In a recent study at the University of Alabama at Birmingham, researchers found that the use of the diabetes drug metformin—before a diagnosis of COVID-19—is linked to a threefold decrease in mortality in COVID-19 patients with Type 2 diabetes.
Similar results have now been obtained in different populations from around the world—including China, France and a UnitedHealthcare analysis.
This suggests that the reduction in mortality risk linked to metformin use in people with Type 2 diabetes and COVID-19 might be generalizable.
The study is published in Frontiers in Endocrinology. One author is Anath Shalev, M.D., the director of UAB’s Comprehensive Diabetes Center.
Diabetes is big comorbidity for COVID-19, and how metformin improves prognosis in the context of COVID-19 is not known.
In the study, the team included 25,326 patients tested for COVID-19 at the tertiary care UAB Hospital. Of the 604 patients found to be COVID-19-positive, 311 were African Americans.

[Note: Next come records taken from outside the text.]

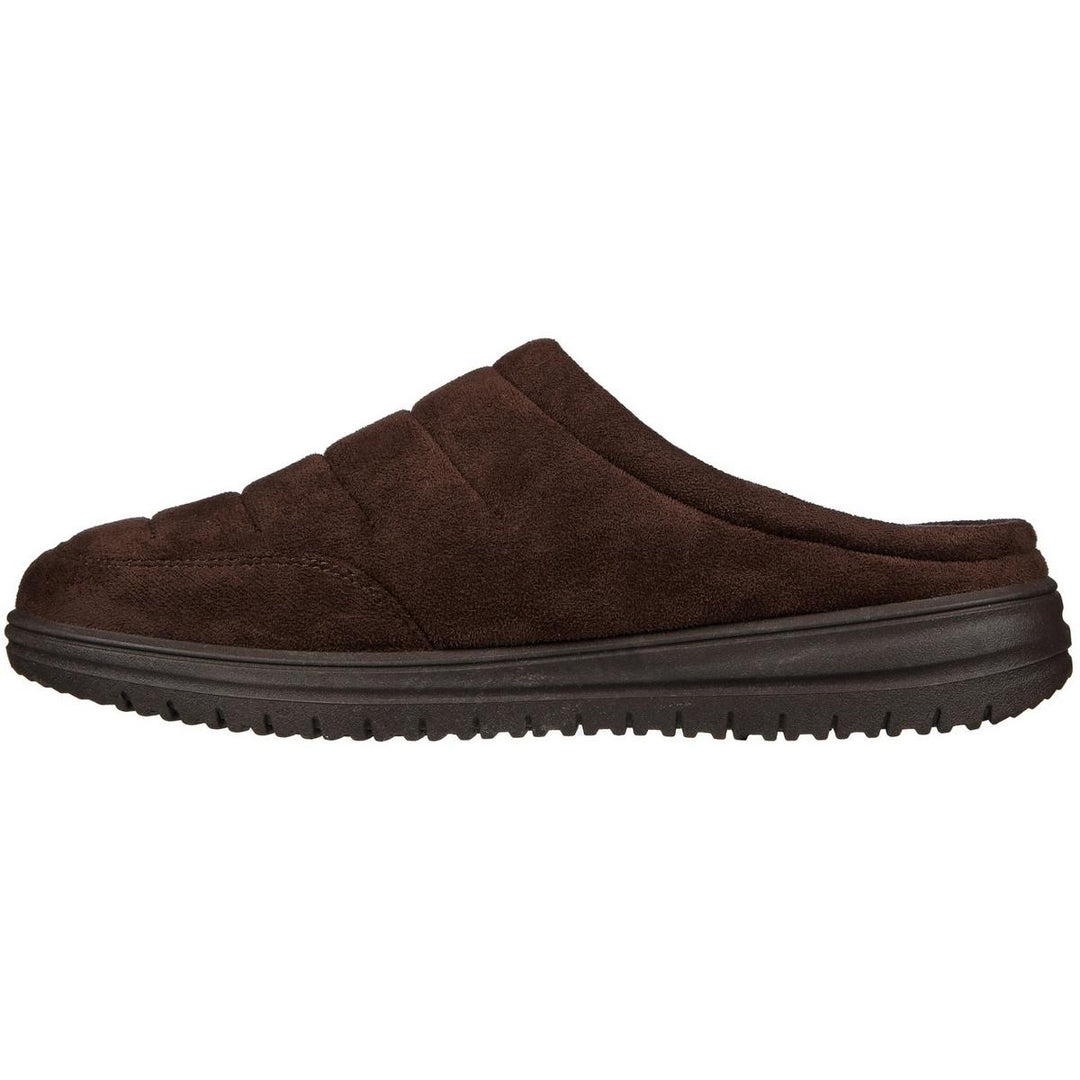 Skechers Relaxed Fit: Murette - Garvanza Clog Chocolate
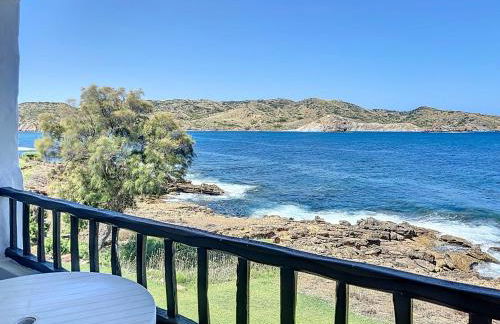 P98 - Bonito apartamento sobre el mar - Foto 6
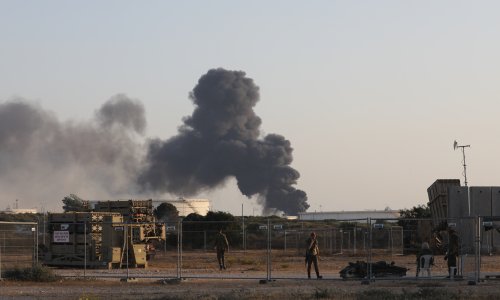 Arapska liga krivi Izrael za eskalaciju nasilja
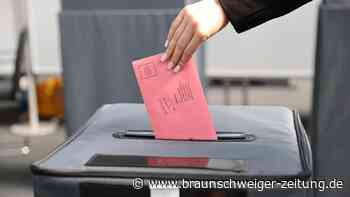 Ansturm auf Briefwahl in Wolfsburg: Tausende beantragen Unterlagen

The team found that the overall mortality for COVID-19-positive patients was 11%. About 93% of deaths occurred in people over the age of 50, and being male or having high blood pressure was linked to a much higher risk of death.
Diabetes was linked to a dramatic increase in mortality, with an odds ratio of 3.62. Overall, 67% of deaths in the study occurred in people with diabetes.

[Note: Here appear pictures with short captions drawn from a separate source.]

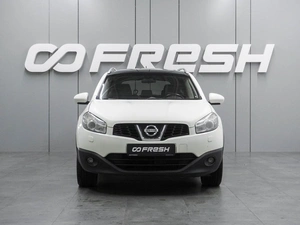 Внедорожник Nissan Qashqai+2 2011 года, 1179000 рублей, Воронеж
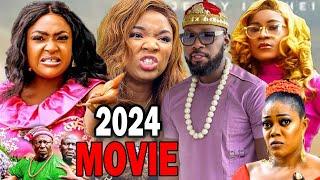 Interesting-RETURN OF POWER OF DESTINY- 2024 NEW MOVIE- LIZZY GOLD 2023 LATEST NOLLYWOOD FULL MOVIES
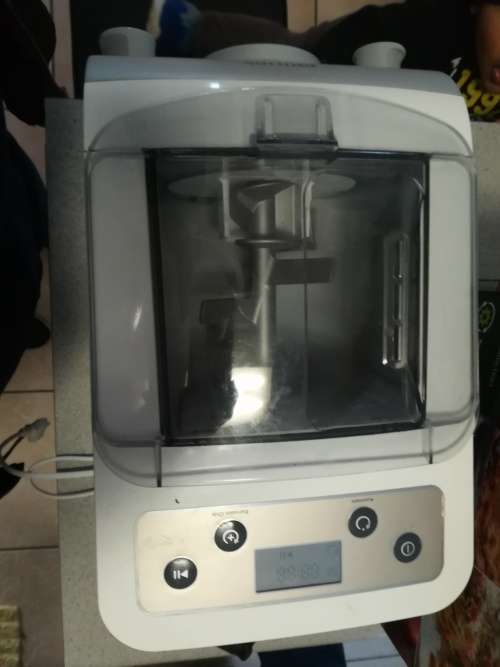 Philips  Avance Digital Electric Pasta Maker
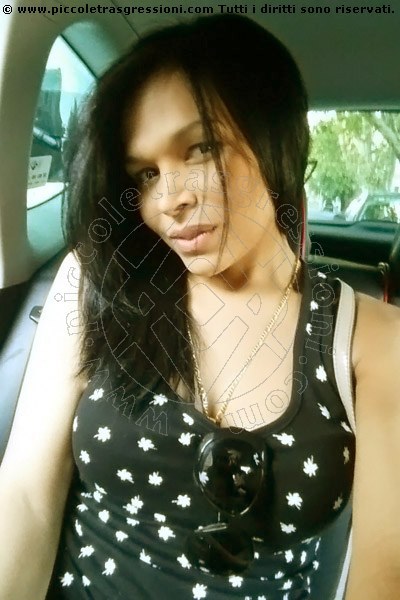 Foto selfie 161 di Daniela Kosan transexescort New York
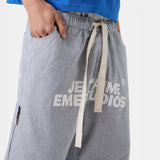 Jammies Je T'aime Sky Stripped CLP Pants eme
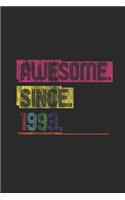 Awesome Since 1993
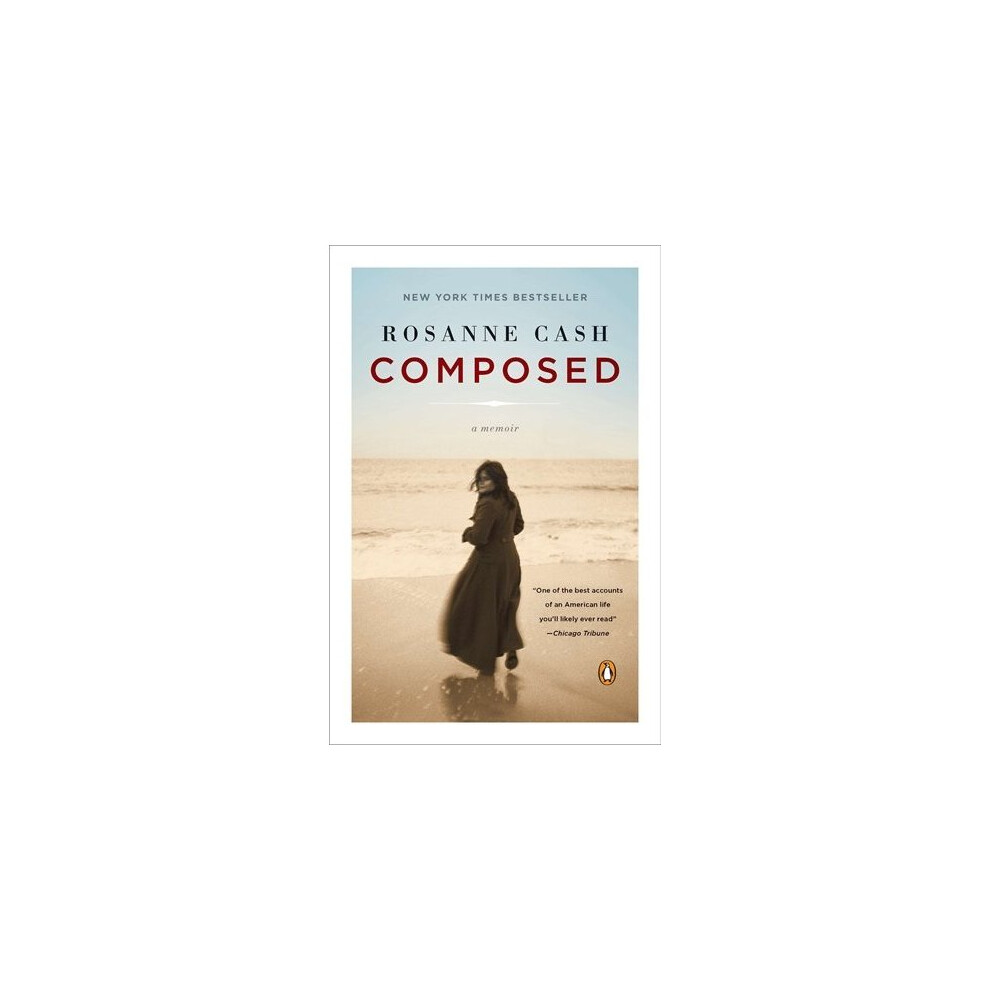Composed: A Memoir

The researchers looked at the effects of diabetes treatment on adverse COVID-19 outcomes, focusing on insulin and metformin as the two most common medications for Type 2 diabetes.
They found that prior insulin use did not affect mortality risk.
However, prior metformin use was a different matter.
Metformin use strongly reduced the odds of dying, and the 11% mortality for metformin users was not only comparable to that of the general COVID-19-positive population, but it was also dramatically lower than the 23% mortality for diabetes patients not on metformin.
Interestingly, even after controlling for all these other covariates, death was much less likely for Type 2 diabetes patients taking metformin, compared with those who did not take metformin.
These results suggest that diabetes is an independent risk factor for COVID-19-related mortality.
But this risk is dramatically reduced in people taking metformin—raising the possibility that metformin may provide a protective approach in this high-risk population.